If it significantly changes the movements, it isn't maximizing the effects of your movements, it's misunderstanding Taiji in the first place.  Taiji movements aren't intended for exercise.  The health benefits are a side effect.  Taiji is a martial art and it's movements are not "maximized" or performed even remotely correctly if they aren't taught with the martial applications in mind.  They may not have known what we now about exercise science hundreds of years ago, but they new their body mechanics and they were and still are extremely effective.  Taiji for health is basically just going through the movements.  Yes, there are health benefits, and yes, if that's the only way you're doing the movements, sure those movements could be maximized as just exercise.  But if you want the full benefits that were noticed through traditional practice, then you need to learn the methods of proper Taijiquan and how those movements are already 'maximized'.  Trying to make them more excercisy doesn't maximize them, it actually changes the methods and practice to something completely different.  Hence, the likely use of the name Tai Cheng.


----------



## MikeBielat (Aug 15, 2014)

blindsage said:


> If it significantly changes the movements, it isn't maximizing the effects of your movements, it's misunderstanding Taiji in the first place.  Taiji movements aren't intended for exercise.  The health benefits are a side effect.  Taiji is a martial art and it's movements are not "maximized" or performed even remotely correctly if they aren't taught with the martial applications in mind.  They may not have known what we now about exercise science hundreds of years ago, but they new their body mechanics and they were and still are extremely effective.  Taiji for health is basically just going through the movements.  Yes, there are health benefits, and yes, if that's the only way you're doing the movements, sure those movements could be maximized as just exercise.  But if you want the full benefits that were noticed through traditional practice, then you need to learn the methods of proper Taijiquan and how those movements are already 'maximized'.  Trying to make them more excercisy doesn't maximize them, it actually changes the methods and practice to something completely different.  Hence, the likely use of the name Tai Cheng.



I have never trained in taiji so I am not sure if any movements have changed any... It's not tai chi it's tai cheng like you mentioned. They explain the program best: "Dr. Cheng has simplified the effectiveness of thousands of years of of  practice into a platform of exercises that gives you stability,  strength, and safety.  It will calm your mind and prime your body to get  into the grove of training. Using Dynamic motion control, his special  teaching method,  Dr. Cheng will help you understand the 18 movements of  Tai Chi by helping you develop fluency of movement without being  overwhelmed by thousands of moves."

Everything I said was assumption based on the description of the program... It's not taiji but it sure gave me much more respect for the art...


----------



## TaiChiTJ (Aug 15, 2014)

Mike it sounds like you are having a good time with it and its hard for even long time tai chi chuan traditionalists to be totally negative to your positivity. 

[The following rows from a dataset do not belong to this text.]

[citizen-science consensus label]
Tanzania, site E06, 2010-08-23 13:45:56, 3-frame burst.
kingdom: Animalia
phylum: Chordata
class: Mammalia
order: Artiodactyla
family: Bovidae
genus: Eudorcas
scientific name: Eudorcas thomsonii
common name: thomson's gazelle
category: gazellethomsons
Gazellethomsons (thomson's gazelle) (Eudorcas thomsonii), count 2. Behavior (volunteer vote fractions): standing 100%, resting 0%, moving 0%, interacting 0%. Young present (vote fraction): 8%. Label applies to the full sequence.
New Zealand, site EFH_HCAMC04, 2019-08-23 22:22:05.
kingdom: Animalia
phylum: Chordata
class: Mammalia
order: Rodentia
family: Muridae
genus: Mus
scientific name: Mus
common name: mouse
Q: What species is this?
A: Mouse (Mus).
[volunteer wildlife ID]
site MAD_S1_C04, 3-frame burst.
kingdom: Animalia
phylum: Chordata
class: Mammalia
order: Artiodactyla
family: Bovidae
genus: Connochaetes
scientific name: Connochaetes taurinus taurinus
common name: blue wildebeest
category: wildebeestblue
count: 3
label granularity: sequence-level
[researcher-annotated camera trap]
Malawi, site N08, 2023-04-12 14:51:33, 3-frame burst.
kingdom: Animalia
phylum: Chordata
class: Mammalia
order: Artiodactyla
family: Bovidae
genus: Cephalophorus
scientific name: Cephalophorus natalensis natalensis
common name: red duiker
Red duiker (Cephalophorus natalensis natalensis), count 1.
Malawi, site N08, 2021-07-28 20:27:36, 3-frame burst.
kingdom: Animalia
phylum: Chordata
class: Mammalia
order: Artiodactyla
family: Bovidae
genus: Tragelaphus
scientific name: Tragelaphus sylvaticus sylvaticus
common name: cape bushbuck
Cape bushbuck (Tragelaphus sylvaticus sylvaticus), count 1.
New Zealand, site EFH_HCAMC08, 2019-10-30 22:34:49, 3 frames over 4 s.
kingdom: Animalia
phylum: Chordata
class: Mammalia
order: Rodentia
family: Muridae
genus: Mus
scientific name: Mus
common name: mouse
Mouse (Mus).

Please let us know how your training in this continues, and a little more enlightenment about his "Dynamic Motion Control" would be interesting. I am glad its helping out with your harder art.


----------



## MikeBielat (Aug 15, 2014)

Thanks TJ. It's no problem, I'm a forum veteran and have seen it all


----------



## blindsage (Aug 16, 2014)

MikeBielat said:


> Everything I said was assumption based on the description of the program... It's not taiji but it sure gave me much more respect for the art...



This is an excellent response to my post.  As TaiChiTJ said, keep up the good vibes.


----------



## East Winds (Aug 17, 2014)

Sorry, I'm with Blindsage all the way on this one!!!

Best wishes

Alistair


----------



## Xue Sheng (Aug 17, 2014)

Gentlemen

Basically if it works at helping people feel better I have no problem with it.

Do I think it is taiji? No I don't, it may be based on taiji but it is not taiji. But then the reality it he does not call it taiji, he calls it Tai Cheng. To be honest I have more issue with "Combat tai chi", "3 minute Tai Chi:" and "Tai Chi Easy"

Now what does interest me is this



> Dr. Mark Cheng, a martial arts master with more than 20 years of experience teaching Tai Chi.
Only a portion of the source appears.